In situ fabricated nickel vanadate/N-doped reduced graphene oxide hybrid as an advanced electrocatalyst in alkaline hydrogen evolution reaction

Abstract

Inthe current work, we reported the in situ fabrication of a nickel vanadate (Ni₃V₂O₈)-anchored N-doped reduced graphene oxide (NRGO) hybrid by a simple one-step reflux method. Subsequently, the electrocatalytic performance of the Ni₃V₂O₈/NRGO hybrid was investigated in an alkaline medium (1.0 M KOH) for the hydrogen evolution reaction (HER).

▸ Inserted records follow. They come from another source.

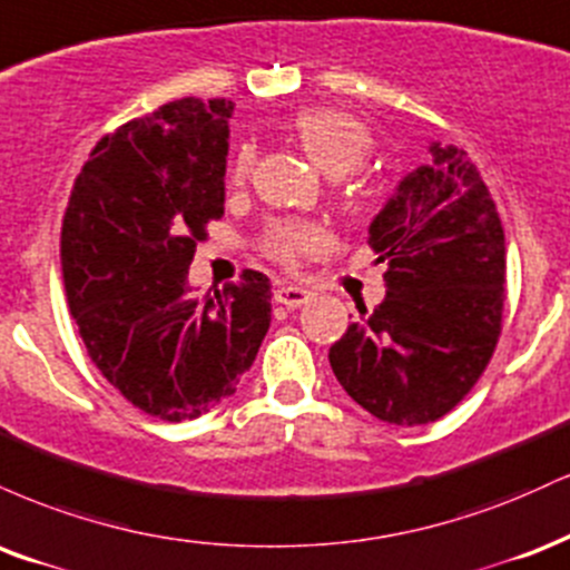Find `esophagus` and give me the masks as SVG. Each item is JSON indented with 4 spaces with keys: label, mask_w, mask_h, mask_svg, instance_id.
Wrapping results in <instances>:
<instances>
[{
    "label": "esophagus",
    "mask_w": 570,
    "mask_h": 570,
    "mask_svg": "<svg viewBox=\"0 0 570 570\" xmlns=\"http://www.w3.org/2000/svg\"><path fill=\"white\" fill-rule=\"evenodd\" d=\"M309 298H312V291H306V287H298V285H283L274 291V301L287 306V309H298V306H304Z\"/></svg>",
    "instance_id": "obj_1"
}]
</instances>
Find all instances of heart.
Masks as SVG:
<instances>
[{
    "label": "heart",
    "instance_id": "1",
    "mask_svg": "<svg viewBox=\"0 0 570 570\" xmlns=\"http://www.w3.org/2000/svg\"><path fill=\"white\" fill-rule=\"evenodd\" d=\"M298 146L327 176H346L365 163L373 149L371 130L363 119L341 109H309L301 111L291 125ZM250 144H243L229 165V184L245 186L253 170ZM325 245V232L304 220H279L266 234L264 247L279 264L296 266L301 258Z\"/></svg>",
    "mask_w": 570,
    "mask_h": 570
}]
</instances>
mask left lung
Returning <instances> with one entry per match:
<instances>
[{"mask_svg":"<svg viewBox=\"0 0 570 570\" xmlns=\"http://www.w3.org/2000/svg\"><path fill=\"white\" fill-rule=\"evenodd\" d=\"M403 178L367 229L386 261V298L327 357L338 384L381 421L443 419L483 376L499 344L507 247L491 191L456 146Z\"/></svg>","mask_w":570,"mask_h":570,"instance_id":"8db88e82","label":"left lung"}]
</instances>
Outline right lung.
I'll use <instances>...</instances> for the list:
<instances>
[{
    "label": "right lung",
    "mask_w": 570,
    "mask_h": 570,
    "mask_svg": "<svg viewBox=\"0 0 570 570\" xmlns=\"http://www.w3.org/2000/svg\"><path fill=\"white\" fill-rule=\"evenodd\" d=\"M226 98H180L96 144L60 226L66 298L114 390L154 419H197L234 394L272 323V285L245 269L203 301L186 274L224 216Z\"/></svg>",
    "instance_id": "obj_1"
}]
</instances>
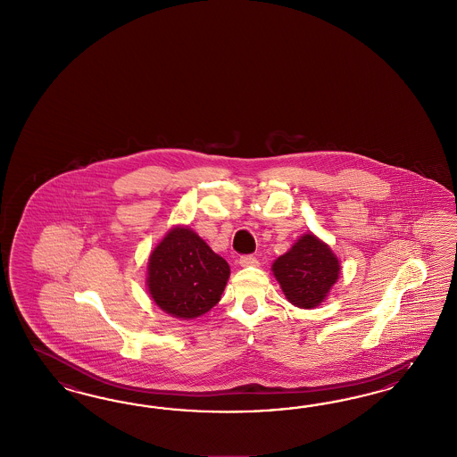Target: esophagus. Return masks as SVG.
Returning a JSON list of instances; mask_svg holds the SVG:
<instances>
[{
    "label": "esophagus",
    "instance_id": "obj_1",
    "mask_svg": "<svg viewBox=\"0 0 457 457\" xmlns=\"http://www.w3.org/2000/svg\"><path fill=\"white\" fill-rule=\"evenodd\" d=\"M239 264H241V266H256V264H258V258L253 256V254H243V256L239 258Z\"/></svg>",
    "mask_w": 457,
    "mask_h": 457
}]
</instances>
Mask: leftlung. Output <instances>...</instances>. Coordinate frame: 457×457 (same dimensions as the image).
<instances>
[{"instance_id":"1","label":"left lung","mask_w":457,"mask_h":457,"mask_svg":"<svg viewBox=\"0 0 457 457\" xmlns=\"http://www.w3.org/2000/svg\"><path fill=\"white\" fill-rule=\"evenodd\" d=\"M273 273L290 303L315 308L337 281L340 263L317 236L304 235L273 263Z\"/></svg>"}]
</instances>
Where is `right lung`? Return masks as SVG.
Instances as JSON below:
<instances>
[{"instance_id": "add662e5", "label": "right lung", "mask_w": 457, "mask_h": 457, "mask_svg": "<svg viewBox=\"0 0 457 457\" xmlns=\"http://www.w3.org/2000/svg\"><path fill=\"white\" fill-rule=\"evenodd\" d=\"M149 293L176 319H195L221 300L229 264L189 228H174L149 258Z\"/></svg>"}]
</instances>
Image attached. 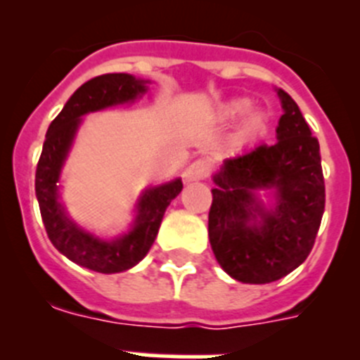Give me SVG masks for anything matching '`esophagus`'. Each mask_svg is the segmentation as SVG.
<instances>
[{"mask_svg": "<svg viewBox=\"0 0 360 360\" xmlns=\"http://www.w3.org/2000/svg\"><path fill=\"white\" fill-rule=\"evenodd\" d=\"M209 173H211V165H209V162L203 160V158H198V160L191 162V164L187 165L184 178H186L187 182H195V180L207 178Z\"/></svg>", "mask_w": 360, "mask_h": 360, "instance_id": "1", "label": "esophagus"}]
</instances>
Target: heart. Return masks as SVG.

It was noted that the optimization of the NRGO content (∼5.6 wt%) highly influenced the homogeneous distribution of quasi-spherical Ni₃V₂O₈ nanoparticles over NRGO sheets and enhanced the water reduction ability. This hybrid material exhibited a sufficiently high electrochemical active surface area (517.5 cm²) and remarkably low charge transfer resistance (∼1.6 Ω). Furthermore, the very low overpotential (∼43 mV) and the high exchange current density (∼1.24 mA cm⁻²) of Ni₃V₂O₈/NRGO (5.6 wt%) demonstrated its promising HER performance. Additionally, superior long-term and accelerated stability compared to that of the benchmark Pt/C in a strong basic medium clearly signified that Ni₃V₂O₈/NRGO (5.6 wt%) can act as an efficient, cost-effective, and durable electrocatalyst for water electrolyzers.